Dublin legend Brian Mullins passes away, aged 68

Known for his strength, aerial ability and driving runs, Mullins was the dashing exuberance in Kevin Heffernan’s 1970s side
Dublin legend Brian Mullins passes away, aged 68

A giant in blue: Brian Mullins of Dublin leaves the pitch after the 1983 Leinster Senior Football Championship quarter-final replay between Meath v Dublin in Croke Park in Dublin. Pic: Ray McManus/Sportsfile.

The death has occurred of Dublin and St Vincent’s Gaelic football great Brian Mullins at the age of 68 following a recent illness.

Mullins will be remembered as one of the finest midfielders to have played the game. He claimed four All-Ireland SFC medals with Dublin (1974, ‘76, ‘77 and ‘83) as well as nine Leinsters, two National Leagues and two All-Stars (1976, ‘77).

Known for his strength, aerial ability and driving runs, Mullins was the dashing exuberance in Kevin Heffernan’s 1970s side. At just 19, he was a leading light when the Blues ended a nine-year wait for the Sam Maguire Cup in ‘74.

Kerry took Dublin’s crown the following year but Mullins was the dominant midfield figure in 1976 and ‘77 as the county claimed back-to-back All-Irelands, beating Kerry in the ‘76 final and again in the ‘77 semi-final in what is considered one of the finest games of Gaelic football ever.

Mullins won a remarkable nine Dublin SF championships with his beloved St Vincent’s. He was on the Marino’s victorious All-Ireland winning team of 1976 when they saw off Roscommon Gaels, one of three occasions when he reached the final. His entire senior club career spanned 20 seasons.

Always winning: St. Vincent’s manager Brian Mullins celebrates at the final whistle after winning the 2017 Dublin Senior Football Championship Final, Parnell Park, Dublin. Pic:INPHO/Oisin Keniry
Always winning: St. Vincent’s manager Brian Mullins celebrates at the final whistle after winning the 2017 Dublin Senior Football Championship Final, Parnell Park, Dublin. Pic:INPHO/Oisin Keniry

A motor accident in Portmarnock in 1980 threatened to finish Mullins’ career. He suffered a broken femur which forced him to use calipers and crutches for over a year. “I know it's pointless having regrets, especially having survived, but some times I feel that the accident robbed me of what I felt could have been two or three great years in my football career,” he later said.

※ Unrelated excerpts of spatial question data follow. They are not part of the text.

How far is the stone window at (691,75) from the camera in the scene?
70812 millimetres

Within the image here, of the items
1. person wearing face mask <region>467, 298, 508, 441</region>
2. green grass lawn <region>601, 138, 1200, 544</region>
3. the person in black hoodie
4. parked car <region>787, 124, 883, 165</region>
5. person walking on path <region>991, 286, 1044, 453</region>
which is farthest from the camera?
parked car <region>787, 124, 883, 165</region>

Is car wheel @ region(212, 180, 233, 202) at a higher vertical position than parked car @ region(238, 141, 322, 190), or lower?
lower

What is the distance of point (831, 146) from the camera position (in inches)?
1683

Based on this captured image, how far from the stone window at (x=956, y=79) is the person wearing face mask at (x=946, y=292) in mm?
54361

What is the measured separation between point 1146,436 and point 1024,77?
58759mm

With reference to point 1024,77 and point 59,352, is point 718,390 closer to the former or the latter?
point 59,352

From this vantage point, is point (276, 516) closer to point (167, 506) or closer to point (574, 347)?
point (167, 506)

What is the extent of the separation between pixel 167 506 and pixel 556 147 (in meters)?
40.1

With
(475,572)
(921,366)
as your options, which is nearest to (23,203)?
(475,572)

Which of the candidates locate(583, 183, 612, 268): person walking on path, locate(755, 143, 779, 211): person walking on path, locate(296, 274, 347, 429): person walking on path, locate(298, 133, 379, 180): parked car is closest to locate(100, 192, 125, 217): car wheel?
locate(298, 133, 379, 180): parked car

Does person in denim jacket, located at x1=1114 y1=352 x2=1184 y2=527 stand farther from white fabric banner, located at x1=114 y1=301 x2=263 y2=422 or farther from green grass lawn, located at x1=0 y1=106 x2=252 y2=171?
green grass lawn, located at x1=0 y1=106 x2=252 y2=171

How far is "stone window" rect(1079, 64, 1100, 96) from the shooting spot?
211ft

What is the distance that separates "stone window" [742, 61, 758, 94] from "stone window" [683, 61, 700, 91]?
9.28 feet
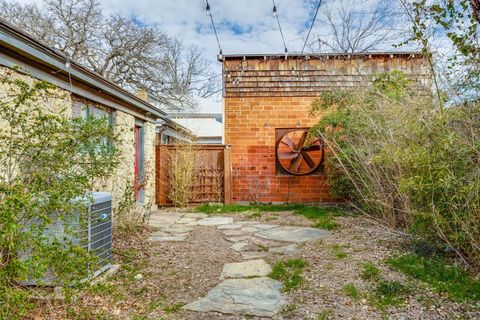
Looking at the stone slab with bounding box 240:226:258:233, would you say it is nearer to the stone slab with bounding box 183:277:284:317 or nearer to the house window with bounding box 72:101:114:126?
the stone slab with bounding box 183:277:284:317

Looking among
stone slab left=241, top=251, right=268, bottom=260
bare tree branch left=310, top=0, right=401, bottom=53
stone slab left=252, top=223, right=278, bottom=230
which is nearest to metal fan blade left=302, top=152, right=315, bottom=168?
stone slab left=252, top=223, right=278, bottom=230

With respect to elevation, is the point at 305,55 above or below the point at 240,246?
above

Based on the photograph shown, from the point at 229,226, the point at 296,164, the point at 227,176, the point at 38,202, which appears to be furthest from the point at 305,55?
the point at 38,202

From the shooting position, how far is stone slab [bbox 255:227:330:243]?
5.22m

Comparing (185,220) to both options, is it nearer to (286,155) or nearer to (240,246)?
(240,246)

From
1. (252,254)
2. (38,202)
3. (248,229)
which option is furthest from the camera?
(248,229)

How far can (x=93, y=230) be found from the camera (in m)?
3.32

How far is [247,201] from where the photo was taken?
9.12m

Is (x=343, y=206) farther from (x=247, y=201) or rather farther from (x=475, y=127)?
(x=475, y=127)

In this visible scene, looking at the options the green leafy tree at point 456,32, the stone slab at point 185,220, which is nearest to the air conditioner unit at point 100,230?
the stone slab at point 185,220

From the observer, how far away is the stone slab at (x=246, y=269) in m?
3.72

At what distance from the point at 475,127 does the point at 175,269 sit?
3.40m

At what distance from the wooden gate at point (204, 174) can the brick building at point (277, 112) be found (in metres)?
0.26

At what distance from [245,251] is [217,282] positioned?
1.18 meters
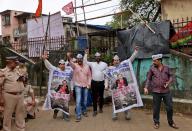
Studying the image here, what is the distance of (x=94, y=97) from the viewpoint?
1137 cm

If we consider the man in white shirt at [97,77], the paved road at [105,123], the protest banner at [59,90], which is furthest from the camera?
the man in white shirt at [97,77]

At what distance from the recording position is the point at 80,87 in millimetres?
10984

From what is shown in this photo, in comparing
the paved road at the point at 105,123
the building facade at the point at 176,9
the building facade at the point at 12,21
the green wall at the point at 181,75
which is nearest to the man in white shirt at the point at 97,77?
the paved road at the point at 105,123

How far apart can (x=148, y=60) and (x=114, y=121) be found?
2968mm

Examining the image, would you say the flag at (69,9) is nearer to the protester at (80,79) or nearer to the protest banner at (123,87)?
the protester at (80,79)

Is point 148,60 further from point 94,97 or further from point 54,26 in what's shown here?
point 54,26

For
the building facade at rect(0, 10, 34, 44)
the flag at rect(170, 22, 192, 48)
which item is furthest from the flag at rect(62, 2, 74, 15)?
the building facade at rect(0, 10, 34, 44)

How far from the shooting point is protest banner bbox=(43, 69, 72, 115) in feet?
36.1

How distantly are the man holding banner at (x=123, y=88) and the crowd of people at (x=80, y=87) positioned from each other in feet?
0.10

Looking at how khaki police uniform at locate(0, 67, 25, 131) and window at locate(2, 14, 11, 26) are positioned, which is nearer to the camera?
khaki police uniform at locate(0, 67, 25, 131)

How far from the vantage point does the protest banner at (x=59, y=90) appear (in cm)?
1101

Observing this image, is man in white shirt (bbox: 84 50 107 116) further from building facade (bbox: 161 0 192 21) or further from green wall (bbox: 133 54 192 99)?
building facade (bbox: 161 0 192 21)

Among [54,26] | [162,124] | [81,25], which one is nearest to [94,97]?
[162,124]

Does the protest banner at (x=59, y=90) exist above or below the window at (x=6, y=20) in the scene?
below
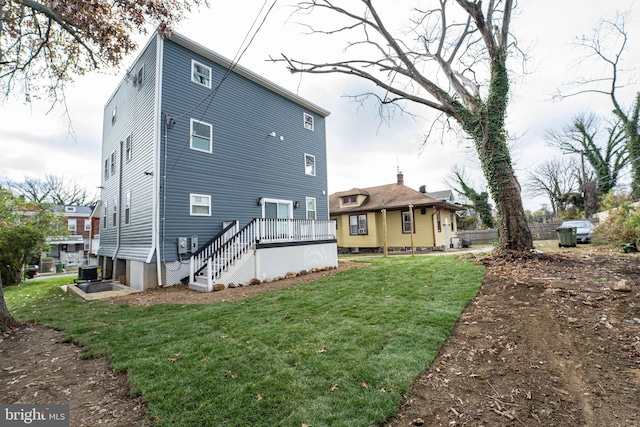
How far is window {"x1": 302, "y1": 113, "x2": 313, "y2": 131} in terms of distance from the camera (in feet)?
47.7

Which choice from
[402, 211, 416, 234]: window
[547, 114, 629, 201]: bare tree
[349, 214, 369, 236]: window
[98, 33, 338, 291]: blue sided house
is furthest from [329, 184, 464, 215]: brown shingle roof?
[547, 114, 629, 201]: bare tree

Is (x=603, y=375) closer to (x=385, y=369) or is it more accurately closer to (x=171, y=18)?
(x=385, y=369)

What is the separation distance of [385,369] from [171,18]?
9.30 metres

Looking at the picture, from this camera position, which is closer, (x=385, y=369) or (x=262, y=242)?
(x=385, y=369)

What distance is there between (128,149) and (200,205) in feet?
15.0

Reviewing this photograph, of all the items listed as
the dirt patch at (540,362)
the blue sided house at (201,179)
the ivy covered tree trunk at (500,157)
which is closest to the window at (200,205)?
the blue sided house at (201,179)

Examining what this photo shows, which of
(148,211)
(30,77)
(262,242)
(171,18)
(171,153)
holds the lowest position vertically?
(262,242)

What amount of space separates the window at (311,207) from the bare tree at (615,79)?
41.1 feet

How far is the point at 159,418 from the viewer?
226 centimetres

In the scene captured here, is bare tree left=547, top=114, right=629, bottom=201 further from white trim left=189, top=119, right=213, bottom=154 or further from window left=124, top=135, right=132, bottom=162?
window left=124, top=135, right=132, bottom=162

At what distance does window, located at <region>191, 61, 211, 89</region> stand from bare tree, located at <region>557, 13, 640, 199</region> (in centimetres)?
1554

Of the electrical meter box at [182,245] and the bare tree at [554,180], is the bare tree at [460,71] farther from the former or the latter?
the bare tree at [554,180]

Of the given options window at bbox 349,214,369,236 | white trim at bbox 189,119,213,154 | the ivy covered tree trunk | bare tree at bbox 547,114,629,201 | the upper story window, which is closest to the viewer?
the ivy covered tree trunk

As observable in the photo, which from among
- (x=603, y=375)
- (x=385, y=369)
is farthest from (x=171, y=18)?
(x=603, y=375)
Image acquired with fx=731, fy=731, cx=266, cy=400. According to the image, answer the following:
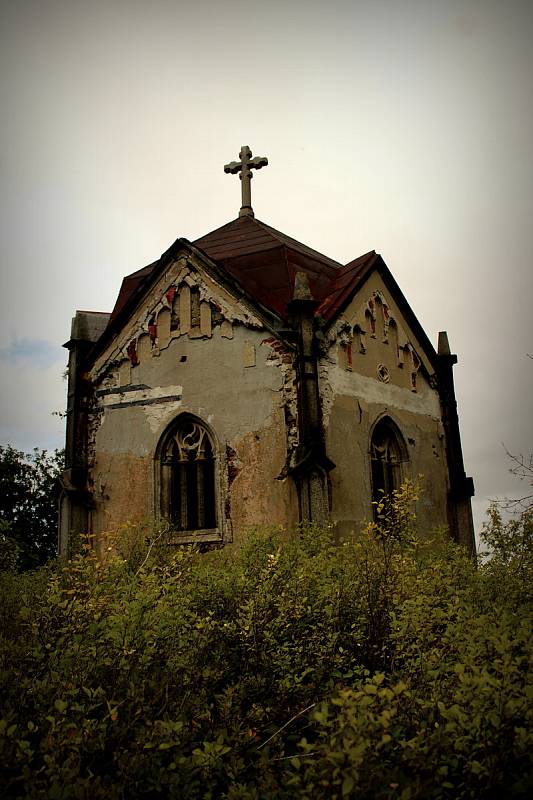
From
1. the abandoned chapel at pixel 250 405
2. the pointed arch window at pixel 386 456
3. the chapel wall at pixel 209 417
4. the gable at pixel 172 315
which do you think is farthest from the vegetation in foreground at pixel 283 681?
the gable at pixel 172 315

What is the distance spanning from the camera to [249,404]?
501 inches

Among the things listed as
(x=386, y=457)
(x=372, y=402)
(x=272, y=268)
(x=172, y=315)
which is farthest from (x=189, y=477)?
(x=272, y=268)

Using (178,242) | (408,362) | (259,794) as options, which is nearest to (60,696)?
(259,794)

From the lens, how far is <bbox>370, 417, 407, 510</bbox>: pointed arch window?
13703 millimetres

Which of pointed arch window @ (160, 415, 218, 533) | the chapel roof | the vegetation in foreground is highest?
the chapel roof

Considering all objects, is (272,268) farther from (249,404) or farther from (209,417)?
(209,417)

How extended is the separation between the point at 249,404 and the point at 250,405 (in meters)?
0.03

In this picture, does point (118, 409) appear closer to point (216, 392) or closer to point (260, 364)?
point (216, 392)

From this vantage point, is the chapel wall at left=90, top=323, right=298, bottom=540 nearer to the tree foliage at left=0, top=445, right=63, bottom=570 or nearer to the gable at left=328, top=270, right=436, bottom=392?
the gable at left=328, top=270, right=436, bottom=392

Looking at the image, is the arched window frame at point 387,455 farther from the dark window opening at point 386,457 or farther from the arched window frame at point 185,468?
the arched window frame at point 185,468

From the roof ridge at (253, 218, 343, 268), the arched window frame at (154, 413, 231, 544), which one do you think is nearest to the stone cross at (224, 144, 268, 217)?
the roof ridge at (253, 218, 343, 268)

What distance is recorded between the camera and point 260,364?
1284 cm

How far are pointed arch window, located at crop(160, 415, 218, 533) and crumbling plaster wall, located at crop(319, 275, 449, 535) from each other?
2158 mm

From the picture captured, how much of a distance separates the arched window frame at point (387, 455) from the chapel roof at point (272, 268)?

“I was 25 then, approaching the stage when a sportsman is reckoned to be at his peak. Whatever about the theory, I really felt myself reaching a peak at that time. Dublin were in a process of change, but I thought the team had a good chance of at least going beyond the Leinster final stage.” 

Mullins eventually came back in 1982 and was a totemic force as they claimed the 1983 All-Ireland title, although he was sent off in the 26th minute of the infamous final victory over Galway.

Mullins was a joint interim manager with Dublin in 1986 – he retired from the inter-county game after the 1985 All-Ireland final defeat to Kerry shortly before his 31st birthday. He later took charge of Derry for three seasons and brought them to an Ulster title in 1998, their last before the county lifted the Anglo-Celt Cup this past summer.

He was interviewed to replace Tommy Lyons as Dublin manager in 2004 but withdrew from the race citing differences with the county board executive. He also managed St Vincent’s senior team on a number of occasions and guided them to a county SFC crown in 2017.

A noted under-age interprovincial cricket and rugby player, Mullins had been UCD director of sport having been appointed to the role in 2000. He was a nephew of Kerry’s four-time All-Ireland winner Bill Casey. Mullins is survived by his wife Helen and four children.